WORK REQUEST →
Read the records below and copy each line that contains "Bead".

Short descriptive text snippets:
· · · · · · ·

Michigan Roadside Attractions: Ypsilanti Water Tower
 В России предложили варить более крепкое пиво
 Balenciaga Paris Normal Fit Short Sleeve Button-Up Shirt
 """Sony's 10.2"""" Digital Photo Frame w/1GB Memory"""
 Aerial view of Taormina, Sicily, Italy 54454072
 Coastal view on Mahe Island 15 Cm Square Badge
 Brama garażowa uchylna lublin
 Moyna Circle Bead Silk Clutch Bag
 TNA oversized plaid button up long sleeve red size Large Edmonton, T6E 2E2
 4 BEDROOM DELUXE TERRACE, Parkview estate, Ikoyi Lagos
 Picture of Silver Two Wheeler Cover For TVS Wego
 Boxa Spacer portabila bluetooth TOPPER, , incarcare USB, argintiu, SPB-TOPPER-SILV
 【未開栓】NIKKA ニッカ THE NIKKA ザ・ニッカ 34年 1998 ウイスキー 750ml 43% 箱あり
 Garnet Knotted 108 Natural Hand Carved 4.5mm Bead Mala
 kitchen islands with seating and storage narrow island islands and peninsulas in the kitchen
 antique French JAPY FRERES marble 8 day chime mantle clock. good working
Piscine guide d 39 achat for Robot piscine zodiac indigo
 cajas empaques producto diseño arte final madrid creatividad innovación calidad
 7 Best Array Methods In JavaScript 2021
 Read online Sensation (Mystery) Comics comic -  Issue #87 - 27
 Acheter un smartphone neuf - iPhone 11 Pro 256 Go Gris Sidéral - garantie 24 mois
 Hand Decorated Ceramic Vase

· · · · · · ·

ANSWER AREA →
 Moyna Circle Bead Silk Clutch Bag
 Garnet Knotted 108 Natural Hand Carved 4.5mm Bead Mala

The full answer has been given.